Copy each of the records below with every "Paparazzi" changed to "Glimmer" and all other text kept the same. Leave the pictures out of your answer.

:: GIVEN RECORDS ::

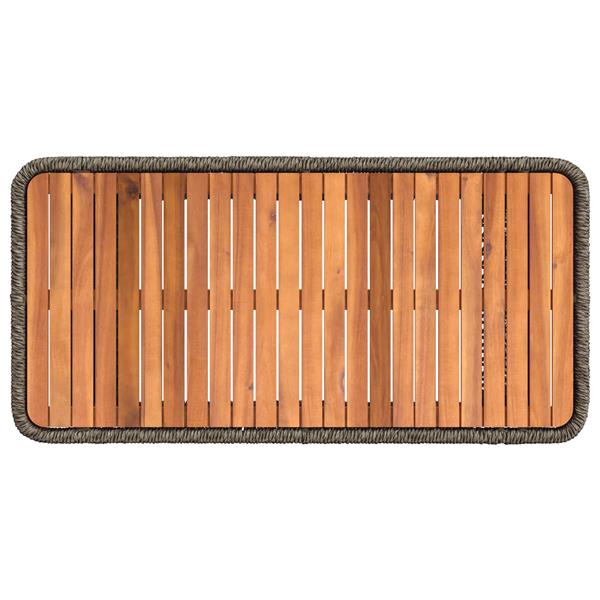 Grote foto vidaxl tuin eettafelset 4 pcs grijs en donkergrijs poly rattan tuin en terras tuinmeubelen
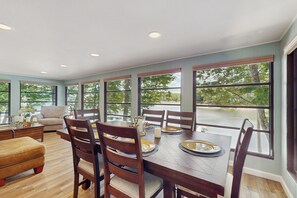 Dining - Hot Tub + Deck: Waterfront Home on Sacandaga Lake (Gloversville)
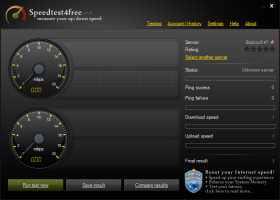 Speedtest4free screenshot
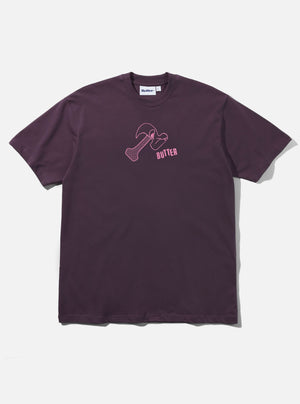 BUTTER GOODS Heavy Tee - Eggplant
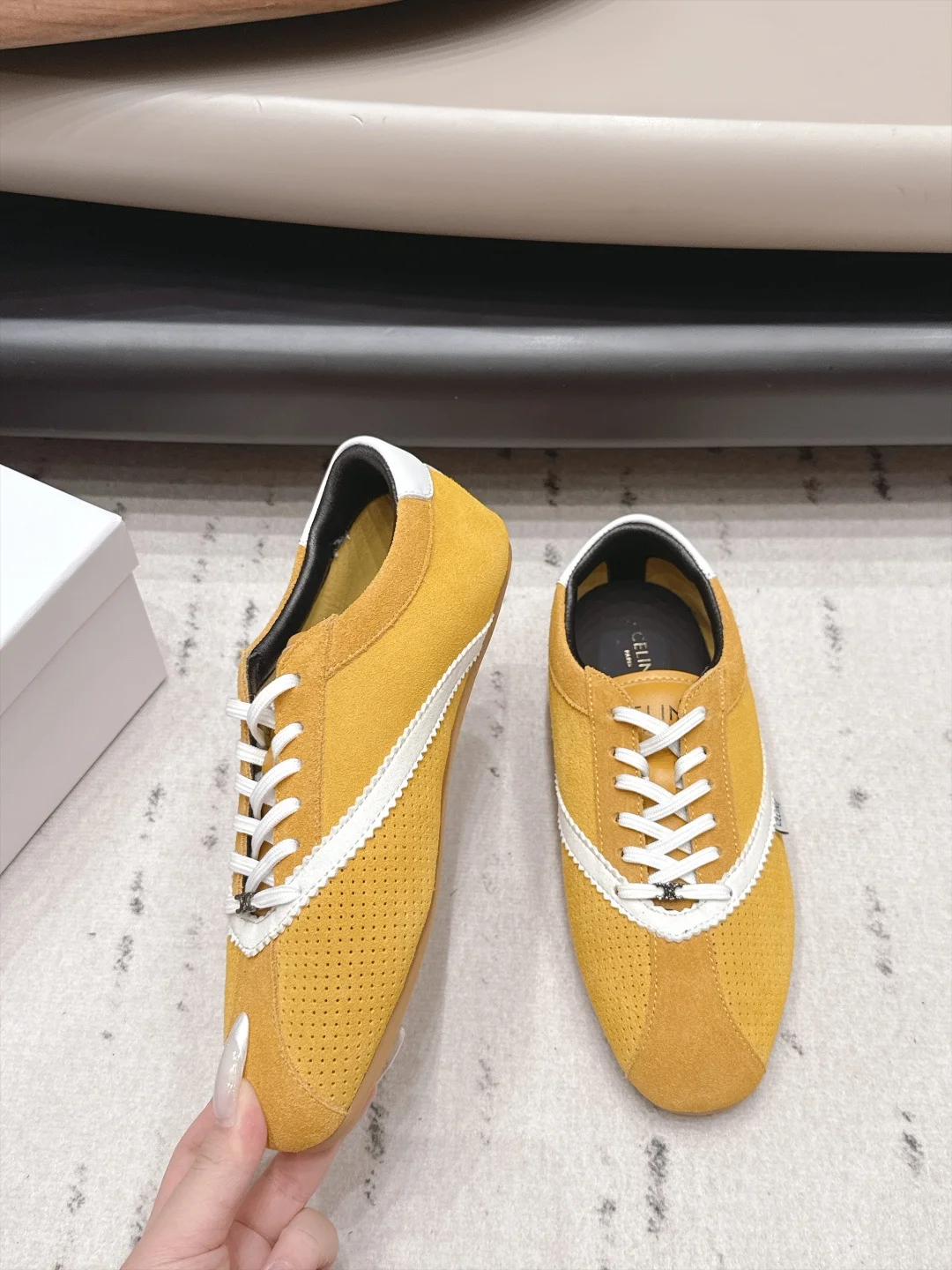 CELINE Sneakers Yellow-White B71202609111558 - Image 4
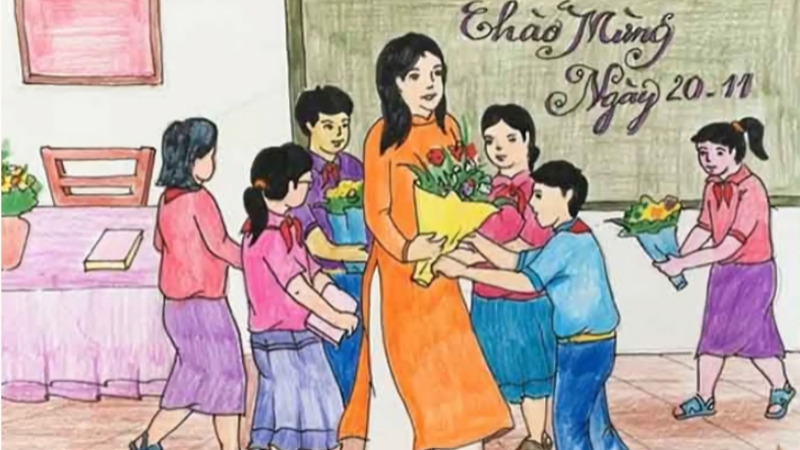 tranh-ve-20-11-sang-tao-danh-cho-hoc-sinh-thcs-thpt-4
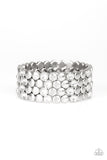 Paparazzi "Scattered Starlight" White Bracelet Paparazzi Jewelry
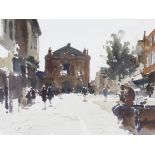 John Yardley (1933), The Cross Bury St Edmonds, watercolour. Signed lower left, 38.5cm x 29cm exc.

:::

> **REPLY TO THE EXERCISE**:
 Grote foto vidaxl tuin eettafelset 4 pcs grijs en donkergrijs poly rattan tuin en terras tuinmeubelen
 Dining - Hot Tub + Deck: Waterfront Home on Sacandaga Lake (Gloversville)
 Speedtest4free screenshot
 BUTTER GOODS Heavy Tee - Eggplant
 CELINE Sneakers Yellow-White B71202609111558 - Image 4
 tranh-ve-20-11-sang-tao-danh-cho-hoc-sinh-thcs-thpt-4
 Glimmer "Scattered Starlight" White Bracelet Glimmer Jewelry
 John Yardley (1933), The Cross Bury St Edmonds, watercolour. Signed lower left, 38.5cm x 29cm exc.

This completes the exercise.